Supersonic jet engine flight looks like a roaring success

AN international team developing a new type of supersonic jet engine that has the potential to slash air travel times said yesterday that a test flight looked like a success.

Supersonic jet engine flight looks like a roaring success

Scramjets, also known as supersonic combustion ramjets, can theoretically halve payload weights by only carrying fuel such as liquid hydrogen rather than both the fuel and oxygen carried by traditional rockets. That would significantly cut the cost of launching satellites into space.

Scientists also believe scramjets could one day be used to build aircraft capable of flying from London to Sydney in a few hours, a flight that takes at least 18 hours by passenger jet.

"It will be a couple of weeks to get a realistic first estimate" on the test flight's success, project leader Dr Allan Paull of the University of Queensland, Australia, said. "But it was at least a 95% success."

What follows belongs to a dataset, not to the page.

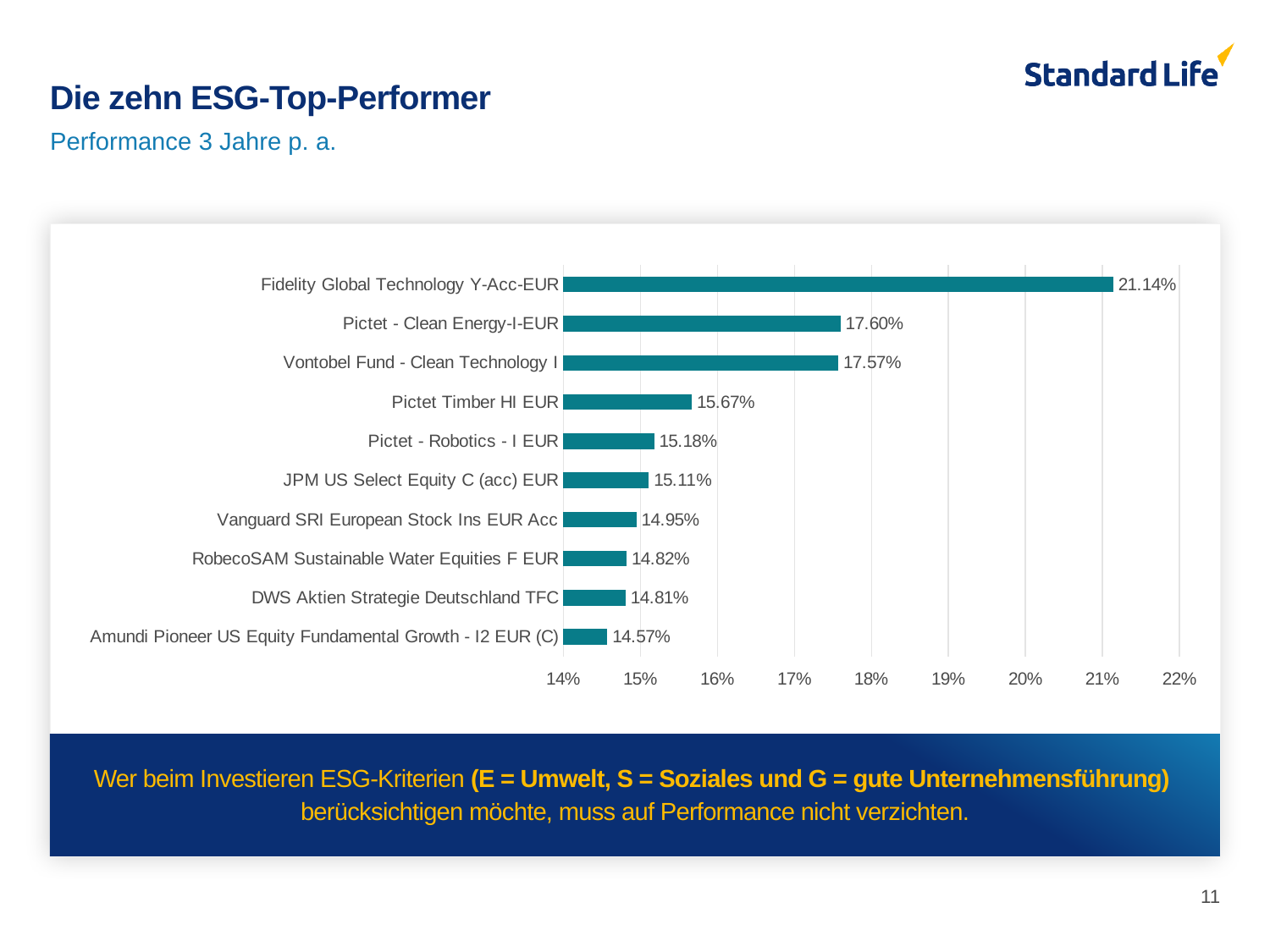
Which has a higher value: Pictet - Robotics - I EUR or Vanguard SRI European Stock Ins EUR Acc? Pictet - Robotics - I EUR What is the value shown for Pictet Timber HI EUR? 15.67% What is the difference between the values for Fidelity Global Technology Y-Acc-EUR and Pictet - Clean Energy-I-EUR? 3.54% Is the value for Vontobel Fund - Clean Technology I greater or less than 17%? greater What kind of chart is shown on the slide? Bar chart Which fund has the highest 3-year performance p.a. in the chart? Fidelity Global Technology Y-Acc-EUR What is the 3-year performance p.a. for Fidelity Global Technology Y-Acc-EUR? 21.14% What is the title of the slide containing the chart? Die zehn ESG-Top-Performer How many funds are shown in the chart? 10 What is the value shown for DWS Aktien Strategie Deutschland TFC? 14.81% What is the difference between the values for Pictet Timber HI EUR and Amundi Pioneer US Equity Fundamental Growth - I2 EUR (C)? 1.10% Which fund has the lowest value in the chart? Amundi Pioneer US Equity Fundamental Growth - I2 EUR (C)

In yesterday's test at the Woomera rocket-testing range in central Australia, two Terrier Orion Mk-70 rockets blasted the scramjet to an altitude of about 195 miles (314km) before hurtling back to earth.

Just seconds before the rockets slammed into the red dust of the central Australian desert after a scheduled 10-minute flight, the scramjet was supposed to kick into action at a speed of some 5,000 mph, said project spokeswoman Jan King.

"As far as we are aware, we certainly got in the right trajectory," said Paull.

On-board sensors sent flight data back to the researchers on the ground.

"We got everything we wanted, we've just got to analyse the data now but it all seemed to basically work," an excited Paull said.

He said researchers would probably take up to two weeks analysing data before establishing whether the scramjet worked as they had hoped.

The international consortium launched a test in October but it failed when a rocket carrying the experimental jet veered off course and slammed into the desert.

In a scramjet, oxygen from the atmosphere is rammed into the combustion chamber where it spontaneously ignites, but the engine must travel at about five times the speed of sound for the process to work. Sound travels at 744 mph at sea level.